The retired correctional officer said he's been "blessed with a lot of friends." He holds an annual garage party every year to gather them together.

A hunter and a fisherman, Clopper said he often uses the meat from his excursions in recipes. He also roasts a lot of pigs.

He tells his friends, "If you don't want to cook one night, you get the food and I'll cook for you."

When he's not volunteering through the Clear Spring group, Clopper helps a friend build houses.

"It keeps me off the streets," he said with a laugh.

His German descent and farming background helped him get interested in cooking, he said.

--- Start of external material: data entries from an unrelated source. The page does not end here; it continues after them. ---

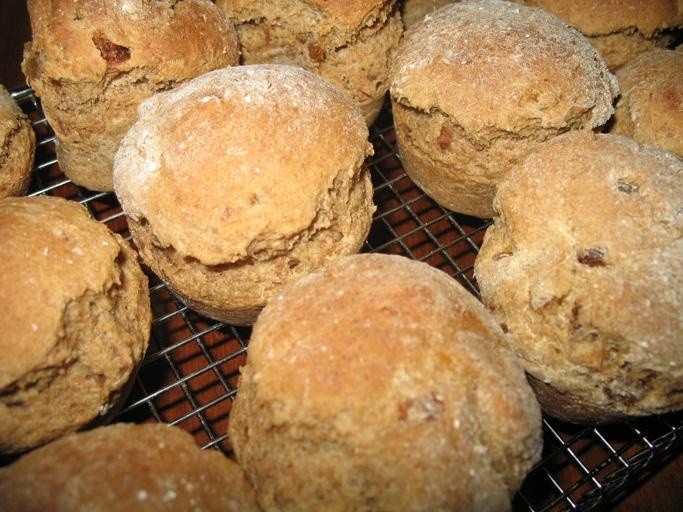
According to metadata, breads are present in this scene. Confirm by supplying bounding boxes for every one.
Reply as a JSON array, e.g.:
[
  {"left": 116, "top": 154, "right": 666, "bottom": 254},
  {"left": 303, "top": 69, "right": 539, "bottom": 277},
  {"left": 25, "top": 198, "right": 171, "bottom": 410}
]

"A cook never goes hungry," he said.

Clopper got involved with the Clear Spring Historical Society in 1995. He helped make improvements to Plum Grove, an historical building in the community.

When the group first began volunteering at the fort, they made breakfast on two electric griddles, but then the historical society paid for electrical upgrades at the carriage house, which they use to put together meals for the events.

The group gets proceeds from food sales. Clopper said The Market Fair is probably the club's biggest moneymaker.

Clopper retired after serving 25 years as a correctional officer in the Hagerstown prisons. Now, he said, he's content volunteering and helping out friends.

"I don't like sitting around. I can't sit around, I'm kind of fidgety," he said.

Clopper, who has a cheerful demeanor, said that when he worked as a correctional officer he had to be aware of the way he spoke and stood in order to keep the inmates in check.

Some philosophies he held on the job carry into his retired life.

"I treat life like a chess game," he said. "I try to anticipate what's down the road."




Q&A



Name: Danny Clopper

Hometown: Clear Spring

Occupation: Retired correctional officer

What was your proudest moment?: "Getting married to my wife and having my children."

Whom do you most admire, and why?: His mother, Madeleine Clopper, who grew up during the Great Depression and his wife, Susan Clopper. Of his mother, he said, "She's a tough lady. She's tough now." Of his wife, he said, "If it wasn't for her, I'd be in a gutter right now."

What is the best piece of advice you ever received and who gave it to you?: The Golden Rule, which he said was probably written above the chalkboard in his first-grade classroom.

What is the next goal you would like to achieve?: "Other than live 'til I'm 100, I don't have any goals. I'm happy. I don't want for anything. All my goals have been met."